We used a dynamically scaled mechanical model of the fruit fly Drosophila melanogaster to study how changes in wing kinematics influence the production of unsteady aerodynamic forces in insect flight. We examined 191 separate sets of kinematic patterns that differed with respect to stroke amplitude, angle of attack, flip timing, flip duration and the shape and magnitude of stroke deviation. Instantaneous aerodynamic forces were measured using a two-dimensional force sensor mounted at the base of the wing. The influence of unsteady rotational effects was assessed by comparing the time course of measured forces with that of corresponding translational quasi-steady estimates. For each pattern, we also calculated mean stroke-averaged values of the force coefficients and an estimate of profile power. The results of this analysis may be divided into four main points.

(i) For a short, symmetrical wing flip, mean lift was optimized by a stroke amplitude of 180° and an angle of attack of 50°. At all stroke amplitudes, mean drag increased monotonically with increasing angle of attack. Translational quasi-steady predictions better matched the measured values at high stroke amplitude than at low stroke amplitude. This discrepancy was due to the increasing importance of rotational mechanisms in kinematic patterns with low stroke amplitude.

(ii) For a 180° stroke amplitude and a 45° angle of attack, lift was maximized by short-duration flips occurring just slightly in advance of stroke reversal. Symmetrical rotations produced similarly high performance. Wing rotation that occurred after stroke reversal, however, produced very low mean lift.

(iii) The production of aerodynamic forces was sensitive to changes in the magnitude of the wing’s deviation from the mean stroke plane (stroke deviation) as well as to the actual shape of the wing tip trajectory. However, in all examples, stroke deviation lowered aerodynamic performance relative to the no deviation case. This attenuation was due, in part, to a trade-off between lift and a radially directed component of total aerodynamic force. Thus, while we found no evidence that stroke deviation can augment lift, it nevertheless may be used to modulate forces on the two wings. Thus, insects might use such changes in wing kinematics during steering maneuvers to generate appropriate force moments.

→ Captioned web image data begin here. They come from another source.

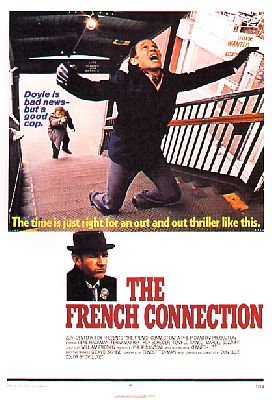 смотреть фильм Французский связной  / The French Connection онлайн бесплатно без регистрации
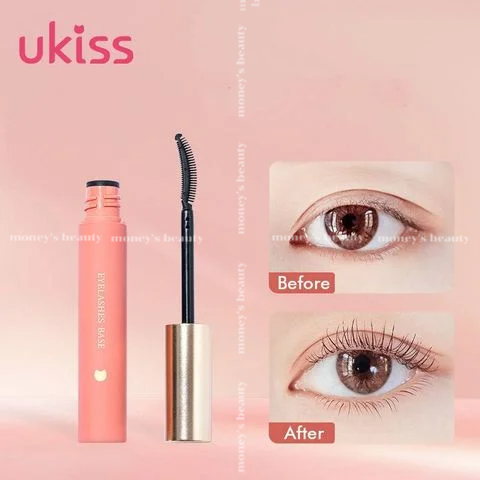 Chuốt Mi Chống Thấm Nước Lâu Trôi Không Nhòe Ukiss Eyelashes Base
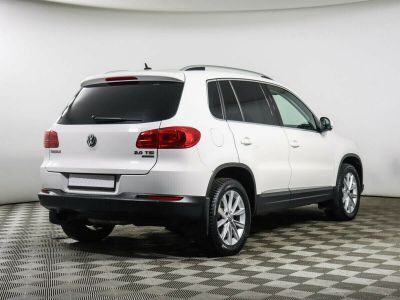 Volkswagen Tiguan, 2.0 л, АКПП, 2012 фото 4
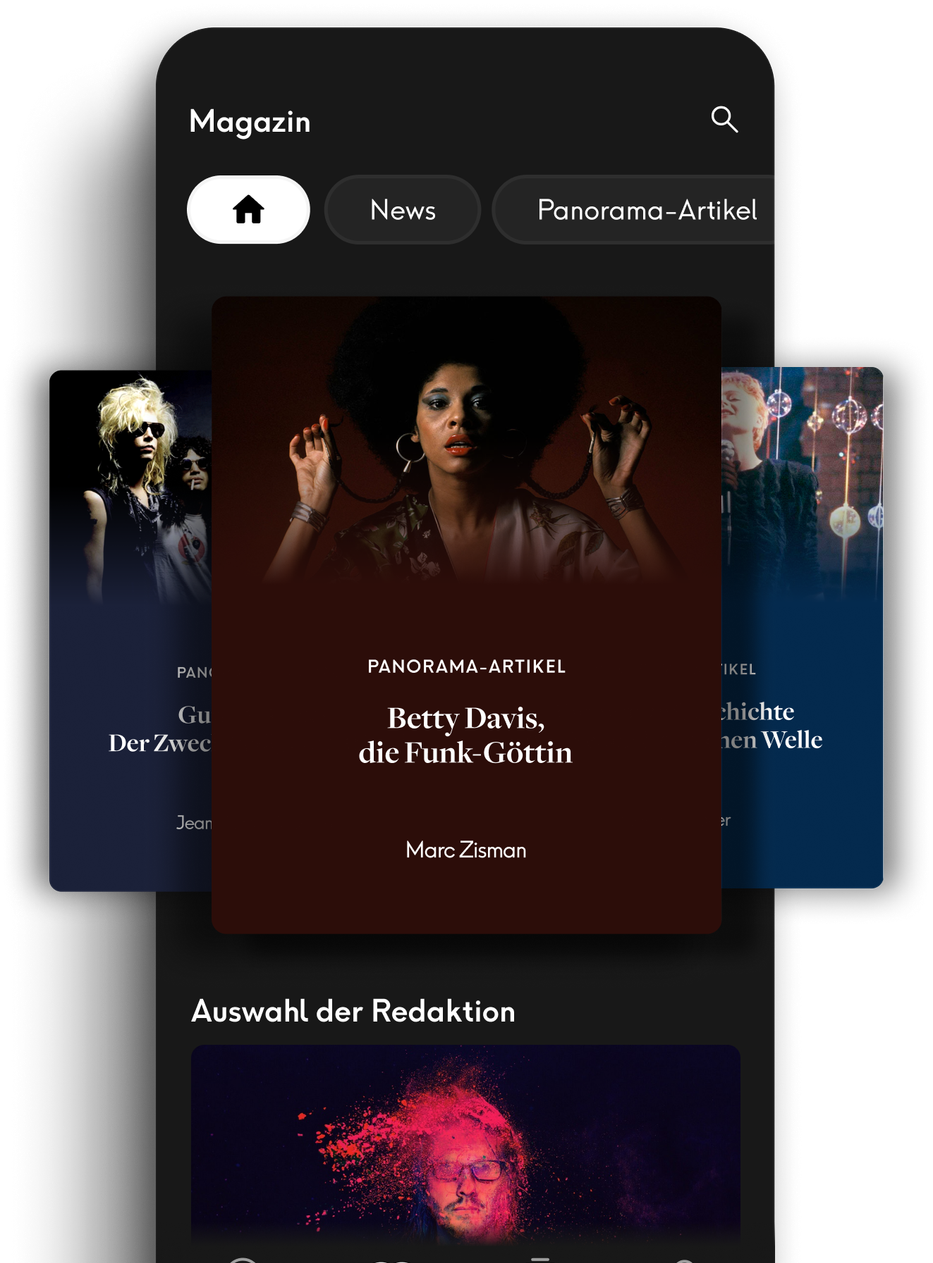 Qobuz 60 Tage gratis Abo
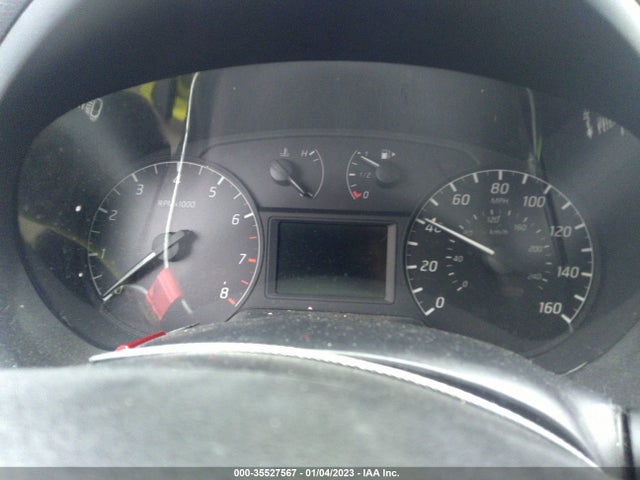2014 NISSAN SENTRA S VIN: 3N1AB7AP3EL678886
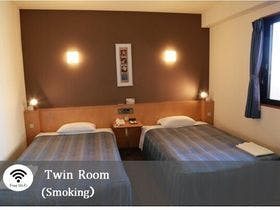 ホテル プラザ荒川沖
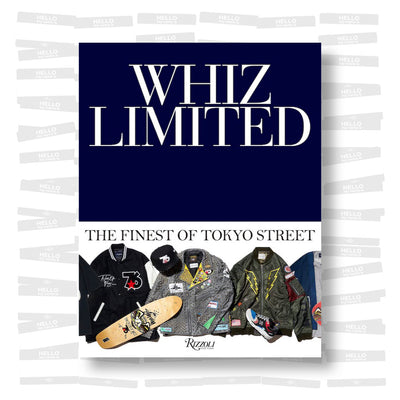Whiz Limited: The Finest of Tokyo Street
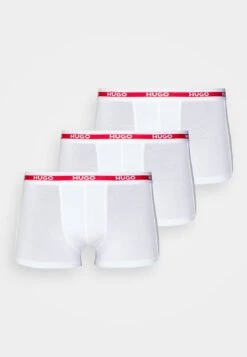 Hugo Trunk Triplet 3 Pack - Pants - Open White -Hugo 104e30cafb2a413d93adfddca5af2462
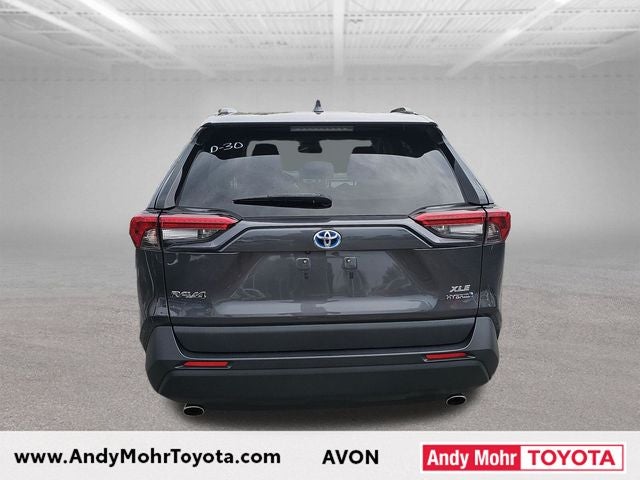 2023 Toyota RAV4 Hybrid XLE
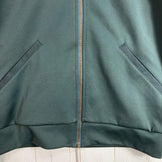 Women's OT Green Adidas 24/7 Jersey Jacket, Fleece, Tops, Outerwear, Jacket, Tops, Z00054073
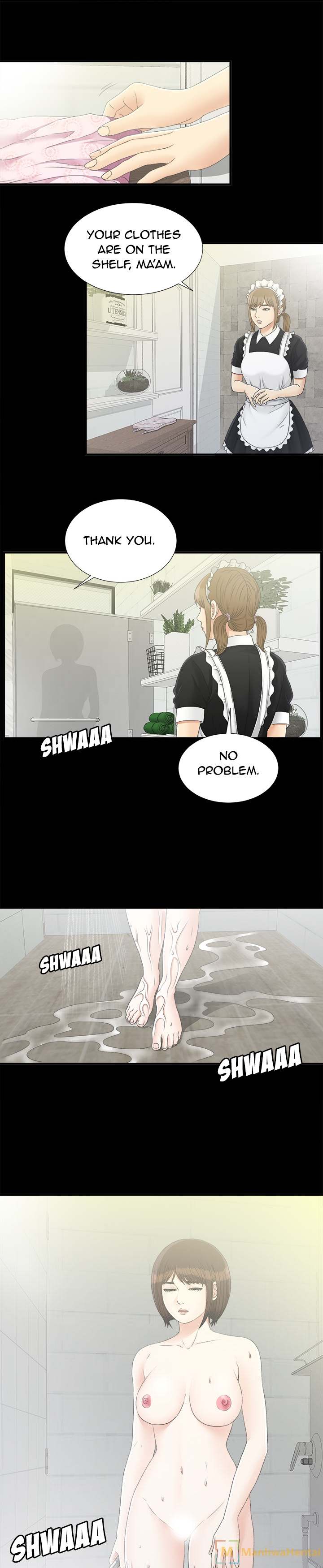 The Widow Chapter 40 - HolyManga.Net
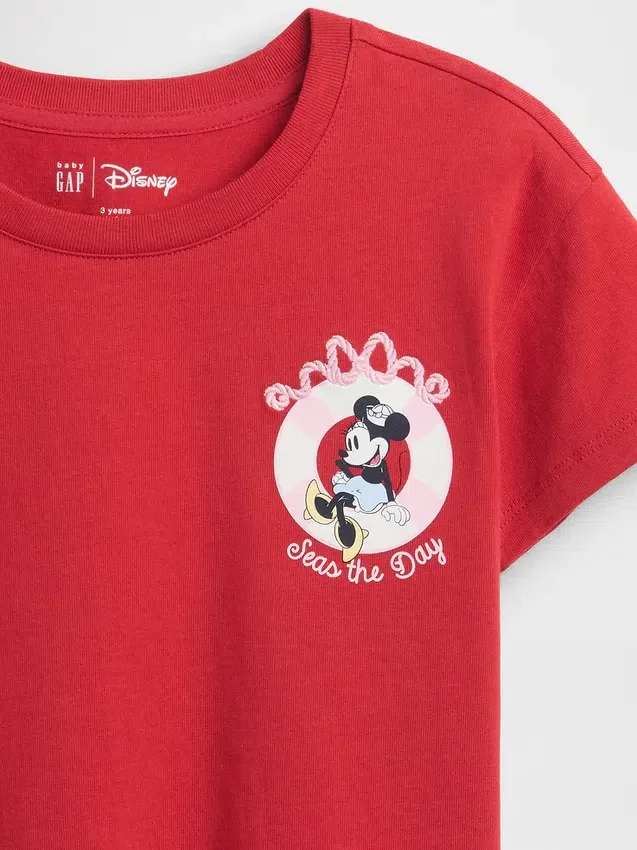 T-shirt con stampa Gap × Disney per neonato & bebè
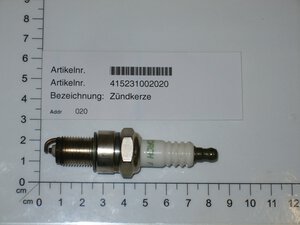 Spark plug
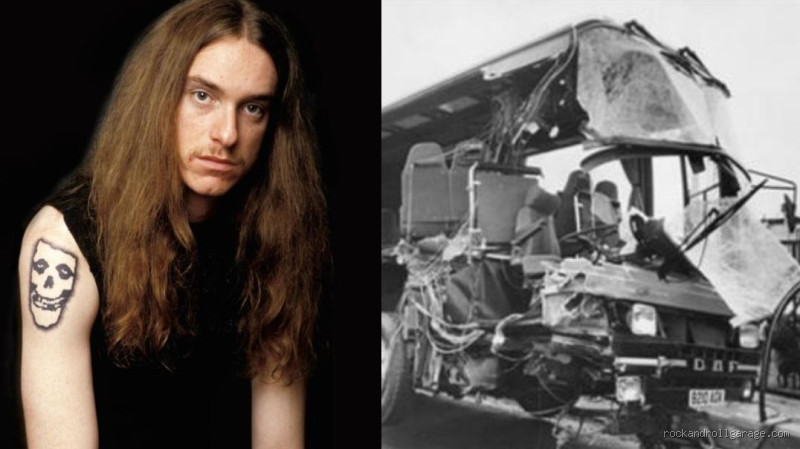What Was Cliff Burton's Cause of Death?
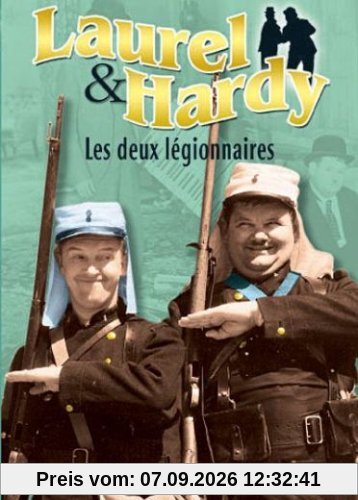 Laurel et hardy : les deux légionnaires [FR Import]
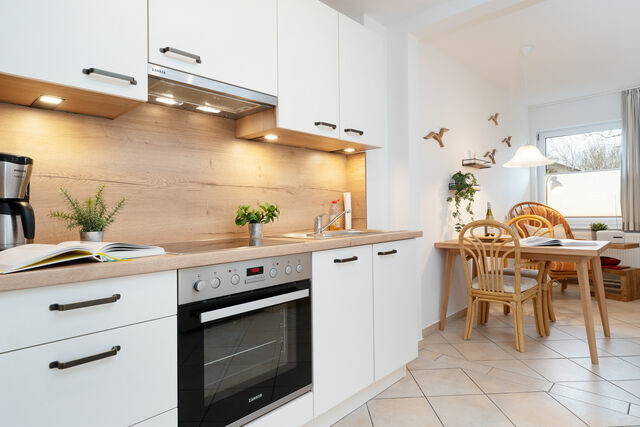 Ferienwohnung in Kellenhusen - Waldstra&szlig;e 12 Achterland - Bild 12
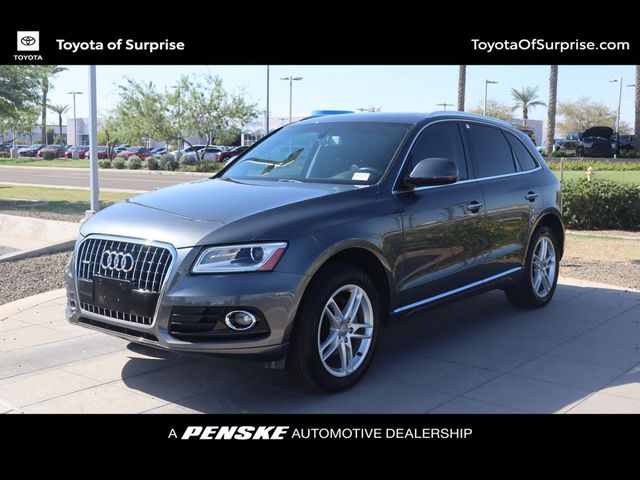 2017 Audi Q5 Premium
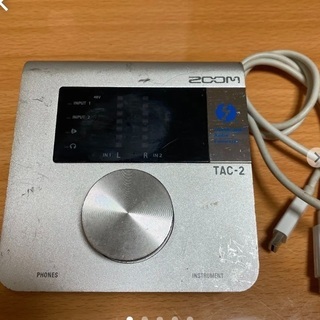 オーディオインターフェイス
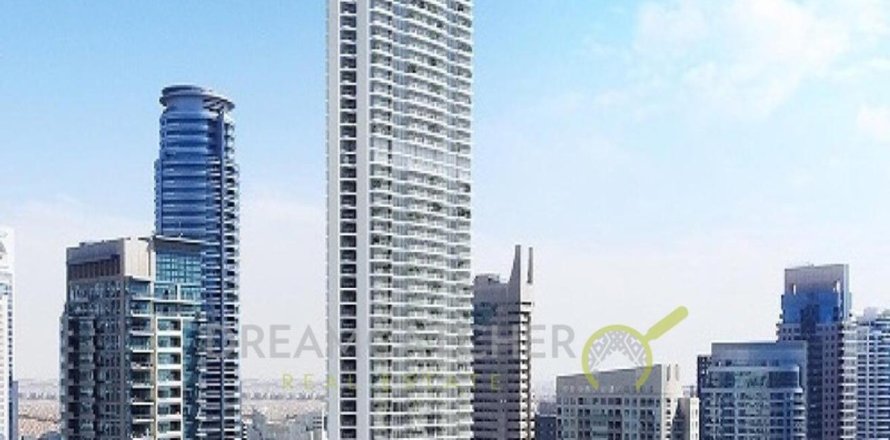 Appartement de 1 chambre à VIDA RESIDENCES DUBAI MARINA Dubai Marina, UAE No. 95897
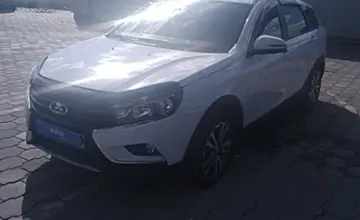 LADA (ВАЗ) Vesta Cross 2021 года за 7 000 000 тг. в Караганда фото 1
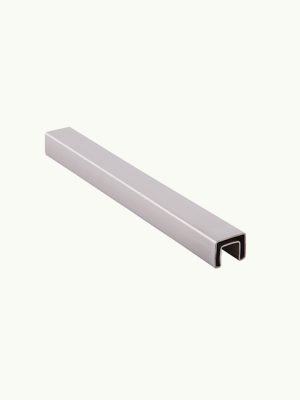 21mm x 25mm Square Capping Rail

(iv) While quasi-steady estimates failed to capture the time course of measured lift for nearly all kinematic patterns, they did predict with reasonable accuracy stroke-averaged values for the mean lift coefficient. However, quasi-steady estimates grossly underestimated the magnitude of the mean drag coefficient under all conditions. This discrepancy was due to the contribution of rotational effects that steady-state estimates do not capture. This result suggests that many prior estimates of mechanical power based on wing kinematics may have been grossly underestimated.